#### What the task requires
Copy the records word for word, starting at the line that contains "In this snapshot, is" and ending at the end of the records, and leave the pictures out of your copy.

#### Exercise material
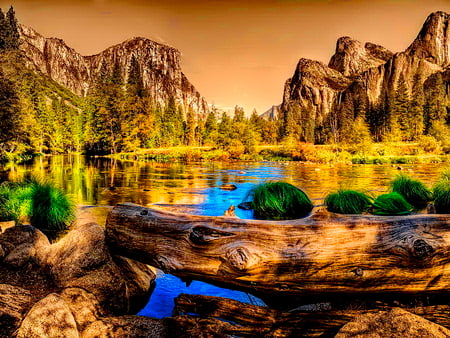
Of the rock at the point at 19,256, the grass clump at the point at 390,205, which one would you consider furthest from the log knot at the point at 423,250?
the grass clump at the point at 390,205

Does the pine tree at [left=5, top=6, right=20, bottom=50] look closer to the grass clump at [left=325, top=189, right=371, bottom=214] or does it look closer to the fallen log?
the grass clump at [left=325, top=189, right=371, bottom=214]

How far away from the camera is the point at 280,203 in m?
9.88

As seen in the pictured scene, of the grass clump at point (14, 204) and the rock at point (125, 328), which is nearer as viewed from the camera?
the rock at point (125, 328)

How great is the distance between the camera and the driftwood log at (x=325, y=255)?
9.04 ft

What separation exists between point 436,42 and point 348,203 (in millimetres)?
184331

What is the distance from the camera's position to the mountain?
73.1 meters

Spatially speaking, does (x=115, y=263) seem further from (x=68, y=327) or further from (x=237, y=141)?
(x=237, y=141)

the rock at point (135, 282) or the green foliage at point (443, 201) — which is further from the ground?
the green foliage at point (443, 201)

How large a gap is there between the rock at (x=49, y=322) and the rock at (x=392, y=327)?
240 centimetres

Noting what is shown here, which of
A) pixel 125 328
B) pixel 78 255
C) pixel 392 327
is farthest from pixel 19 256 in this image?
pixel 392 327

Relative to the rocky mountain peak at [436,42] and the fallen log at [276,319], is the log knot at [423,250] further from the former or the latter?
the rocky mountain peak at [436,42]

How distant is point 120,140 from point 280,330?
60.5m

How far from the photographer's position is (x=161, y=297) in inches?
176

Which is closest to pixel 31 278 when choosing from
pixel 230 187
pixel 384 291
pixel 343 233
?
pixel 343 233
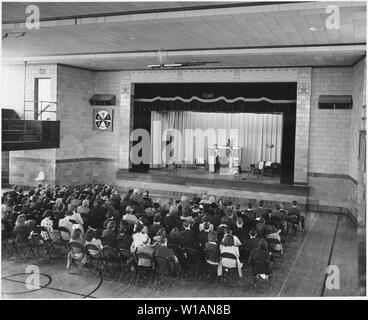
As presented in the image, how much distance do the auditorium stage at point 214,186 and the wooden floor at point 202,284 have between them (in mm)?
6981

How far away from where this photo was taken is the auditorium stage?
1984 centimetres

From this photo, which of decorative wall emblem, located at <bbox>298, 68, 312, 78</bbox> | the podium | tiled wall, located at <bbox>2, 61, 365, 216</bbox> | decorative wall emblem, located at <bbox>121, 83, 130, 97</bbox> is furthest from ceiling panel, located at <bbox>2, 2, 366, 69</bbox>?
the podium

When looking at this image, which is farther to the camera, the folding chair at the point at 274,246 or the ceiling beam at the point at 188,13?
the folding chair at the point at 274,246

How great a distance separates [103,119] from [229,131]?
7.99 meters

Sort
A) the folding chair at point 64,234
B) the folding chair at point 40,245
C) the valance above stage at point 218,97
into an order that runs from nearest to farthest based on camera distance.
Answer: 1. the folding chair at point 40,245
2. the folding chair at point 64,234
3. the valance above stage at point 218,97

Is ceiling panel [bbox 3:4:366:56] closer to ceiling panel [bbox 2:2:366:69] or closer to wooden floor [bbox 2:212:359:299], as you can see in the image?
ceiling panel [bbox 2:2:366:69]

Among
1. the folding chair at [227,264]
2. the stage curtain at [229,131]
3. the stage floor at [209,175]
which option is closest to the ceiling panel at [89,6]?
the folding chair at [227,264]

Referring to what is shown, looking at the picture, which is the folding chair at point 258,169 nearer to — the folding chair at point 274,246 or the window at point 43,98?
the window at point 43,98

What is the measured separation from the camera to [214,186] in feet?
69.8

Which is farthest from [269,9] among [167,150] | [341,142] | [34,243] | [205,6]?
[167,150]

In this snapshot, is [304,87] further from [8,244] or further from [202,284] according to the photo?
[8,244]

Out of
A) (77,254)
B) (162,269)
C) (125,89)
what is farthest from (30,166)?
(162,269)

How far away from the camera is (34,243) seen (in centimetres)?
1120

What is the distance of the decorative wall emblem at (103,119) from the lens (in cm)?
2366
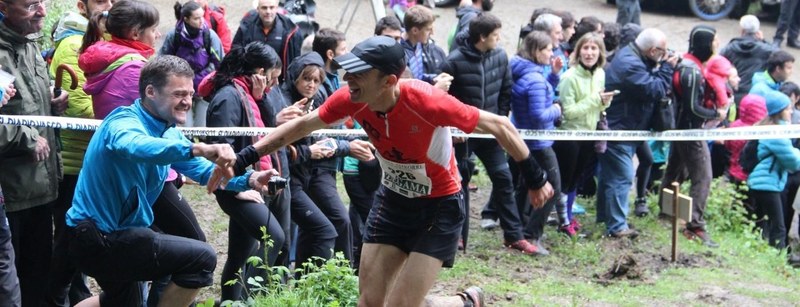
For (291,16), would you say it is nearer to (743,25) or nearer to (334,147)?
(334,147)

#### Solution below
In this snapshot, is [304,87] further from [8,244] or further from [202,284] according to the photo?
[8,244]

Out of
A) (77,254)
B) (162,269)
C) (125,89)
what is farthest from (30,166)?
(162,269)

How far away from the camera is (34,243) seen (in centimetres)?
1120

What is the distance of the decorative wall emblem at (103,119) from the lens (in cm)?
2366
For (291,16), would you say it is nearer to (743,25) or nearer to (334,147)?
(334,147)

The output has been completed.